═══ RECORD EXTRACTS

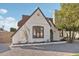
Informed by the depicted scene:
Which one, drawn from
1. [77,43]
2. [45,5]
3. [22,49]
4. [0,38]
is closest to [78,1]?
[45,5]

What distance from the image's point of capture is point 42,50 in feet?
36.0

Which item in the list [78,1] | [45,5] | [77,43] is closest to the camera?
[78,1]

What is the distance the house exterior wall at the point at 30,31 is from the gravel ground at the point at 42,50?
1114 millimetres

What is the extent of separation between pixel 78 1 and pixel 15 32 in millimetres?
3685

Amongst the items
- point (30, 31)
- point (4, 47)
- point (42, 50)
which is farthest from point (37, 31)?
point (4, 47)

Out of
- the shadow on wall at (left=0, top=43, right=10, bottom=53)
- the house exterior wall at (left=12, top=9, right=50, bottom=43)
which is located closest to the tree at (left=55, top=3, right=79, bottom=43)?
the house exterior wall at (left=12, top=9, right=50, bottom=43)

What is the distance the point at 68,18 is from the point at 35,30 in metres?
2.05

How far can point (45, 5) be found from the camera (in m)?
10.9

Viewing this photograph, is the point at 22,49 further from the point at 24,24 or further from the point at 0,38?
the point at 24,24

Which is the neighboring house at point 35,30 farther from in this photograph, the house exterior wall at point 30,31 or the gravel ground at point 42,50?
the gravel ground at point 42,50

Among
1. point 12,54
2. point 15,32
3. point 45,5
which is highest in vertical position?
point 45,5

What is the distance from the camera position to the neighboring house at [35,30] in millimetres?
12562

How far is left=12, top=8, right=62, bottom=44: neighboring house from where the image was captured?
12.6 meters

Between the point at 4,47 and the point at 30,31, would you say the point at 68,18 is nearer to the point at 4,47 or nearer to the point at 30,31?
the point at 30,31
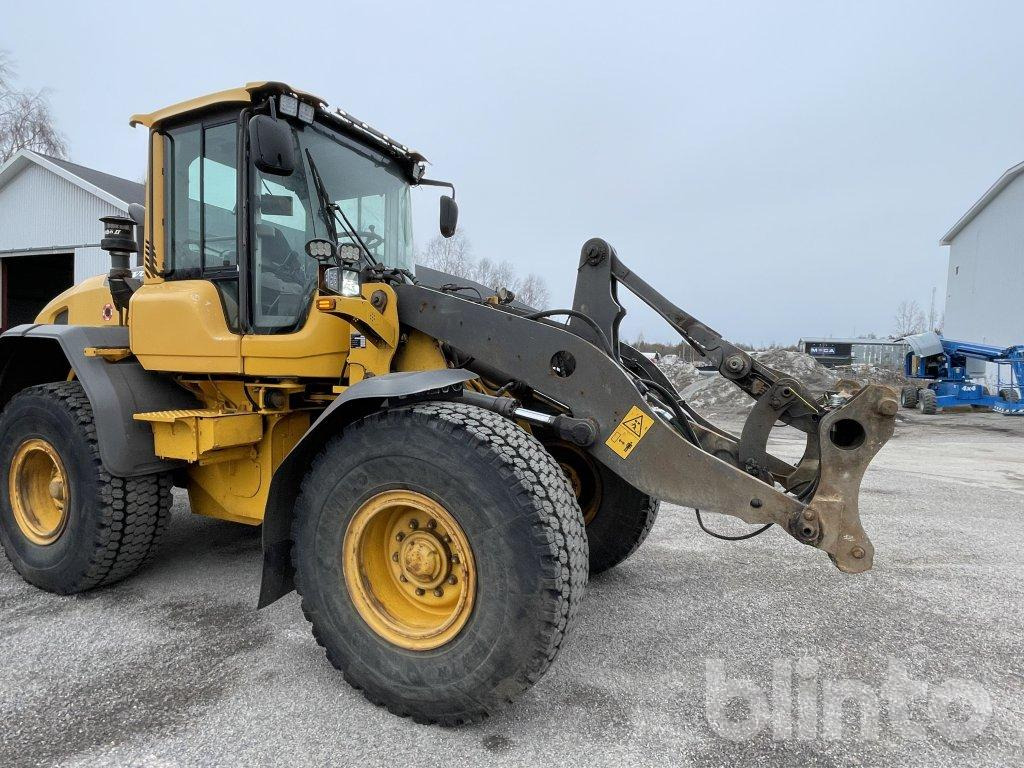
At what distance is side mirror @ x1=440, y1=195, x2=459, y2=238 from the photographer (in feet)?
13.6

══════

The required output is the lines from the one containing "What is the distance from" through the end of the records above, reproduced exactly, with no pictures.

◆ **WRITTEN SOLUTION**
What is the distance from the camera position to the neighboring house at [35,30] in millimetres?
12562

How far is left=12, top=8, right=62, bottom=44: neighboring house from where the image was captured?
12.6 meters

Between the point at 4,47 and the point at 30,31, would you say the point at 68,18 is nearer to the point at 4,47 or nearer to the point at 30,31?
the point at 30,31
At what distance is side mirror @ x1=440, y1=195, x2=459, y2=238 from the photographer (in feet)?
13.6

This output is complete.